Originally conceived as a “farm to cone” ice cream company — though co-founder Tyler Malek says they’ve largely retired the phrase — Salt & Straw is known for its surprising flavor combinations, which incorporate savory ingredients for surprising results. Malek dropped out of culinary school to develop the company with his cousin Kim. And he confirms that some of the shop’s signature flavors — like strawberry balsamic, and pear and blue cheese — were developed by or with Masoni. 

“My husband of many years had brought home a bag of blue cheese crumbles from Sunshine Dairy. They were huge, so I’d stick it in the freezer. And I’d be cooking dinner and I’d just grab a few pieces of frozen blue cheese and eat them because they don’t really ever freeze,” Masoni says. “When I was talking with Kim, we were brainstorming, and I was like, ‘I have this idea for a pear and blue cheese ice cream.’” 
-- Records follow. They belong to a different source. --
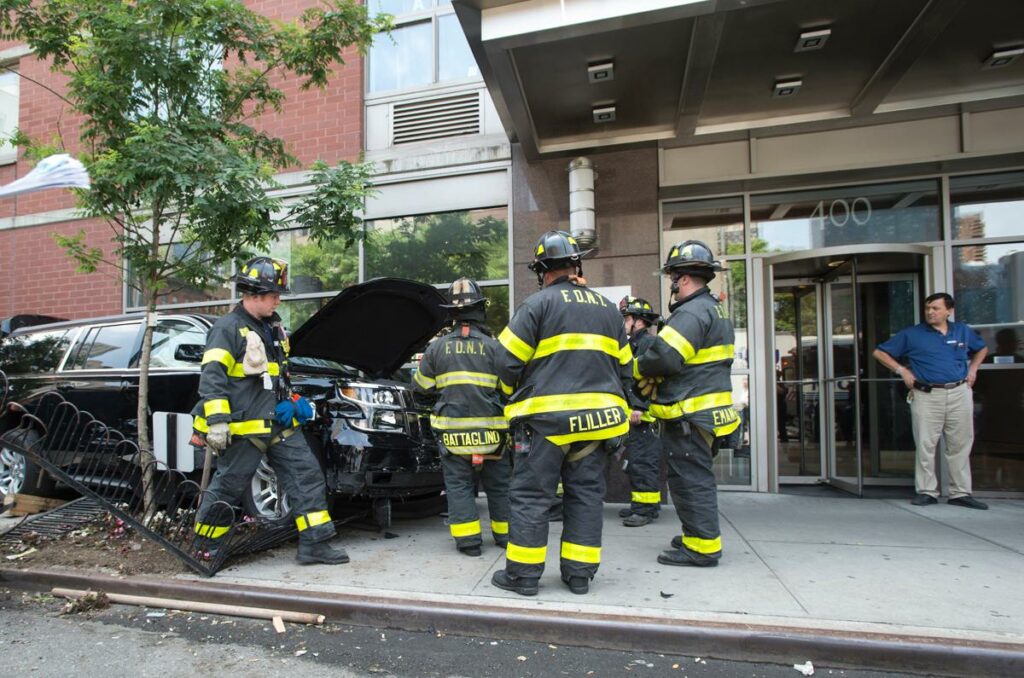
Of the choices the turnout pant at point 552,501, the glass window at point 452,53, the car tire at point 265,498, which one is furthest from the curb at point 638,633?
the glass window at point 452,53

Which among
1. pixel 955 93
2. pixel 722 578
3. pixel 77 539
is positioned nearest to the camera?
pixel 722 578

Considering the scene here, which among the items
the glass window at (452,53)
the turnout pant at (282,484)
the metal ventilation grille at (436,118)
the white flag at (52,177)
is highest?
the glass window at (452,53)

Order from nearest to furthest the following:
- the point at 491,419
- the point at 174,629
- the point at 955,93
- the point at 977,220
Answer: the point at 174,629 < the point at 491,419 < the point at 955,93 < the point at 977,220

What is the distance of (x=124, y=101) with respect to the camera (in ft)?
15.2

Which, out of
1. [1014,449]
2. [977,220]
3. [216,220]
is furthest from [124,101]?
[1014,449]

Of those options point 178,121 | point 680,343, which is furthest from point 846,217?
point 178,121

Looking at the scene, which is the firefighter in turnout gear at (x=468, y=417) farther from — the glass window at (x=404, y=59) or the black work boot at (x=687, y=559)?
the glass window at (x=404, y=59)

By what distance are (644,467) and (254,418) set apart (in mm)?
3163

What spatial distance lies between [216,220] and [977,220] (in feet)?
23.3

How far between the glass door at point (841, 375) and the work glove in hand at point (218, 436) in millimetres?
5995

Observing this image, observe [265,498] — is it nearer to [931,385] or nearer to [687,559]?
[687,559]

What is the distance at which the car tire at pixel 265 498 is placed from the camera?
14.0 feet

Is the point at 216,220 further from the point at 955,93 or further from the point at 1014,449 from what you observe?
the point at 1014,449

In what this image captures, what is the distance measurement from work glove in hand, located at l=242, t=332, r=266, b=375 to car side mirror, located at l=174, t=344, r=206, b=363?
130 cm
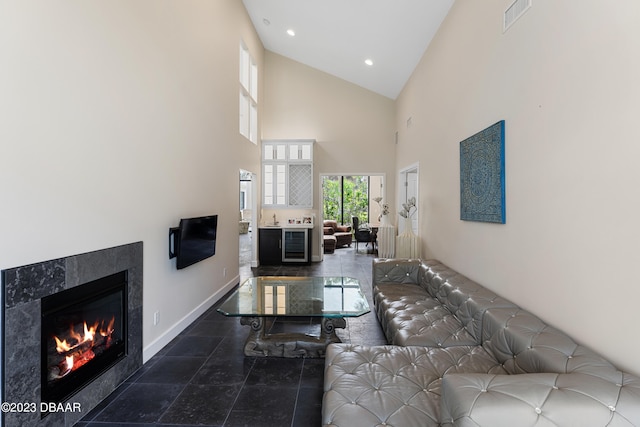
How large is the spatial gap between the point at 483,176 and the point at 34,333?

Masoni whipped up a batch for the Maleks; for the first few months it was open, the FIC also served as Salt & Straw’s manufacturing site.

“I was driving over every night, making it in the morning, driving over at night, scooping, and then over and over again,” Malek says. “As we were kind of creating flavors through our first summer, Sarah’s office was a few rows down. I’d go knock on her door [and say], ‘This thing isn’t freezing right. What am I doing?’”

John Boyle, merchandising manager for Market of Choice, tells OB he’s also sent vendors to the FIC if he thinks they’re onto something but their products need a little fine tuning. Masoni also introduces vendors to Boyle if she thinks they have something he might want to put on the shelf. 

Chris Spencer, founder and CEO of Keto Pint — a high-protein, no-sugar-added ice cream — says Masoni was instrumental in both teaching him how to make ice cream and how to create a formula that would meet the nutritional goals that he was shooting for, and would also taste good enough to sell. And then she introduced him to Boyle, making Market of Choice the first store to put Keto Pints on the shelves. (Spencer also coined the phrase “million-dollar palate” in reference to Masoni.) 

Malek and Boyle are quick to point out that few places have a resource like the FIC: “This is like high level R&D,” Malek says. “This is knowledge that typically is only afforded to billion-dollar-plus companies.”

“Oregon has an incredibly, incredibly vibrant local food system. We’re super fortunate to have people like Sarah and the different incubators and groups that are out there helping,” Boyle says. “I’ve worked across the country and never seen it anywhere else, where you have makers helping makers, and retailers helping retailers and introducing people. There are so many barriers that exist for entrepreneurs, but to know that, in Oregon, specifically based on my experience, there are all these systems working in harmony and people who have their back: It’s just something that doesn’t exist anywhere else.”

Many of Masoni’s success stories involve ice cream, and that’s not an accident. It’s been her favorite thing since she was a child visiting her family’s dairy in Grants Pass, grabbing ice cream sandwiches and Fudgesicles out of the freezer. 

“Those were the two things my mouth liked,” Masoni says, laughing. 

She’s also always cooking at home. 

“I really look at food as my art, because that’s my training,” Masoni says. “I look at color, flavor, texture. It’s like mixed media. You need a little crunchy, salty, a little acid. All those things that you hear chefs talk about are the same things that I look for in a food product — and that I try and do in my own kitchen.”

While Masoni is frequently described as kind and disarming, and while her sense of humor occasionally tends toward self-deprecation, she knows what she’s done for Oregon’s food community; she doesn’t feign modesty.

“It’s hard for me to talk about myself, but when somebody asks me, I like to talk about myself, you know what I mean?” she says. “It’s fun to kind of think through all the things you’ve done — and it’s real. It’s not made up. Like, don’t gaslight me. Don’t gaslight me for the work I’ve done. It’s been from my heart and it’s been a commitment to the whole community.”